Now characters from CSI (much like every other show) come and go; getting killed off, leaving unexpectedly, or just plain disappearing. The most recent change came when William Petersen (Gil Grissom) left 4 seasons ago. He, up till then, was one of only five cast members that seemed solid mainstays. Sure, Jorja Fox left and returned, and Gary Dourdan was murdered, but no one’s absence carried the same weight as Gil’s. Until now.

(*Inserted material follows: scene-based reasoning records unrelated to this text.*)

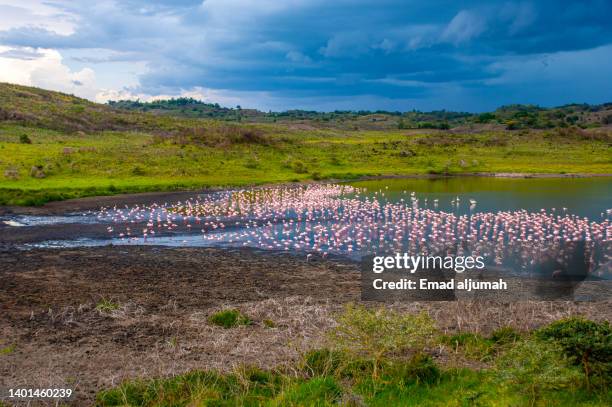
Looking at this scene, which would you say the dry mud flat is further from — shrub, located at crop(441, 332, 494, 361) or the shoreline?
the shoreline

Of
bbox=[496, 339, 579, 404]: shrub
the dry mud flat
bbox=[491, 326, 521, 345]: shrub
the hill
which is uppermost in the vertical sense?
the hill

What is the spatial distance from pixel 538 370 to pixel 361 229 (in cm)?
1735

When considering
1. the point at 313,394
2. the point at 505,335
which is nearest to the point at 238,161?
the point at 505,335

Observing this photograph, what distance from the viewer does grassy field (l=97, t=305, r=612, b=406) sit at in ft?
28.0

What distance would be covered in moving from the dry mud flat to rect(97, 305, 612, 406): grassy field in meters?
0.61

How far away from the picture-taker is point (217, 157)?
57.0 metres

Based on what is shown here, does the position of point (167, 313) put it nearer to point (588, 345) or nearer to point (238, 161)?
point (588, 345)

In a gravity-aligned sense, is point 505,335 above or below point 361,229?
below

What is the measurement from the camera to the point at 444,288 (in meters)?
16.3

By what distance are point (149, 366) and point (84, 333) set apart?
2796 mm

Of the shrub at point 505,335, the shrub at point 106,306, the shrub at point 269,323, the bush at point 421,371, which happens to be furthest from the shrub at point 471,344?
the shrub at point 106,306

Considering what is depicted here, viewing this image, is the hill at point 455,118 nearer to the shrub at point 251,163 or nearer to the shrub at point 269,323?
the shrub at point 251,163

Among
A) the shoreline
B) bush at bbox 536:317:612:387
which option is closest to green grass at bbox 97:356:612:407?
bush at bbox 536:317:612:387

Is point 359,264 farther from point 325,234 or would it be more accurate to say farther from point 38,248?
point 38,248
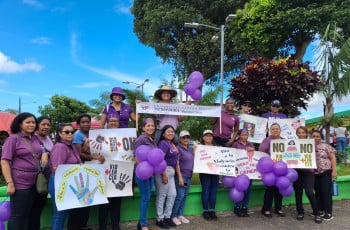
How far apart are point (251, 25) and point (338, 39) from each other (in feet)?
28.8

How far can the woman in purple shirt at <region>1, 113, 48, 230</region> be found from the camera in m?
→ 4.16

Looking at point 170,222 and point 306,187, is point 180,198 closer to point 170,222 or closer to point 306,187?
point 170,222

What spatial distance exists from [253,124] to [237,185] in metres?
1.94

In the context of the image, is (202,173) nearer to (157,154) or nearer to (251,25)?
(157,154)

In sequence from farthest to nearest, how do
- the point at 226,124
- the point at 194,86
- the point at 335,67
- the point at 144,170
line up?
the point at 335,67 < the point at 194,86 < the point at 226,124 < the point at 144,170

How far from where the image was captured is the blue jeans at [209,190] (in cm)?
621

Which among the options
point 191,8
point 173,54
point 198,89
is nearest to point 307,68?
point 198,89

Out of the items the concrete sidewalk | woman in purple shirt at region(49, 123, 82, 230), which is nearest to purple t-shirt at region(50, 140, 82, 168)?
woman in purple shirt at region(49, 123, 82, 230)

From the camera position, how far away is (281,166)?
20.2 ft

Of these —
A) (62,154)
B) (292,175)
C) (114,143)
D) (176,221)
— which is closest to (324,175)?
(292,175)

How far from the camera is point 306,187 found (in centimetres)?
627

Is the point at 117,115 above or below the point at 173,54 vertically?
below

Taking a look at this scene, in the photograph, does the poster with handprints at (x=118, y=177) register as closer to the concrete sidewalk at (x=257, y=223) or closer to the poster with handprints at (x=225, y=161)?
the concrete sidewalk at (x=257, y=223)

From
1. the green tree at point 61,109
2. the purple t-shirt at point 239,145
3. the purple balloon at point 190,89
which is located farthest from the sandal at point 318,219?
the green tree at point 61,109
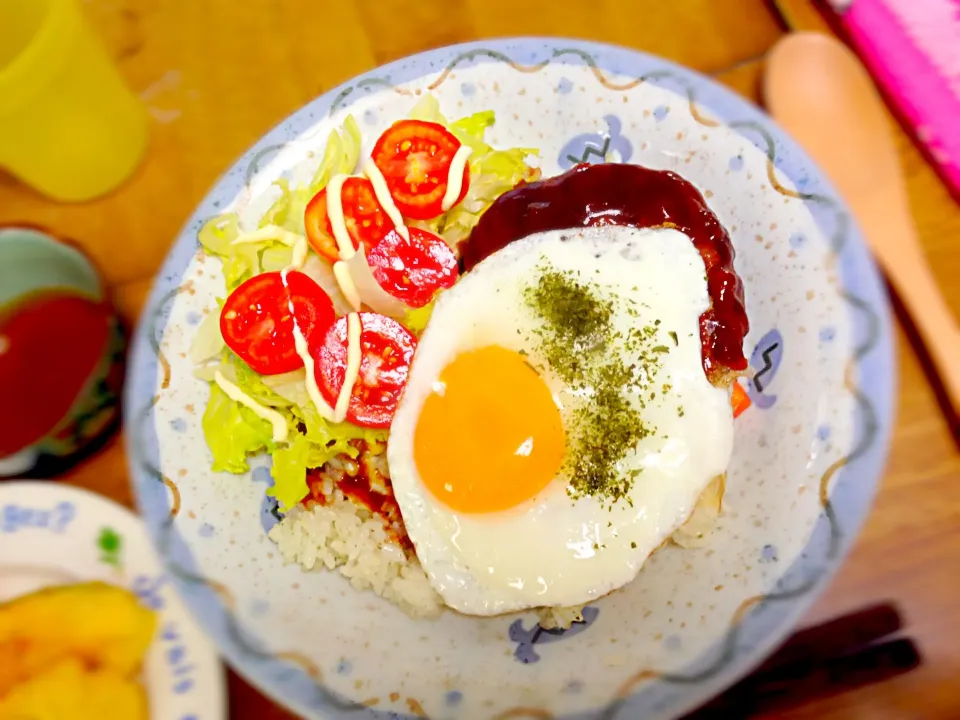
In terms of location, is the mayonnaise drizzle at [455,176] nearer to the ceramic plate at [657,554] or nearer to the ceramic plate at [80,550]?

Last night’s episode (‘A Willows in the Wind’) marked the last appearance of CSI Catherine Willows. But… it just felt, ‘off’ somehow. Over the past few weeks a lackluster ‘twist’ was being contrived that really felt as though the reveal itself wasn’t even finalized until this particular show. There was enough build up to weigh down a Cohen Brothers plot, but the ‘ta-da’ was almost laughable. But even aside from that, Helgenberger’s exit was about as heartfelt as a crummy sit-com. Yeah, there were tears, and George Eads genuinely looked like he was distraught, but there just wasn’t enough ‘long goodbye’ for such an important and well-liked character. And it’s too bad, too, because she really will be missed. If Petersen was the backbone of the show (not that I have anything against Ted Danson, mind you), then Helgenberger is most definitely the heart. So, I guess we’ll just have to see how well Elizabeth Shue can co-pilot a show whose sails have lost a bit of their wind.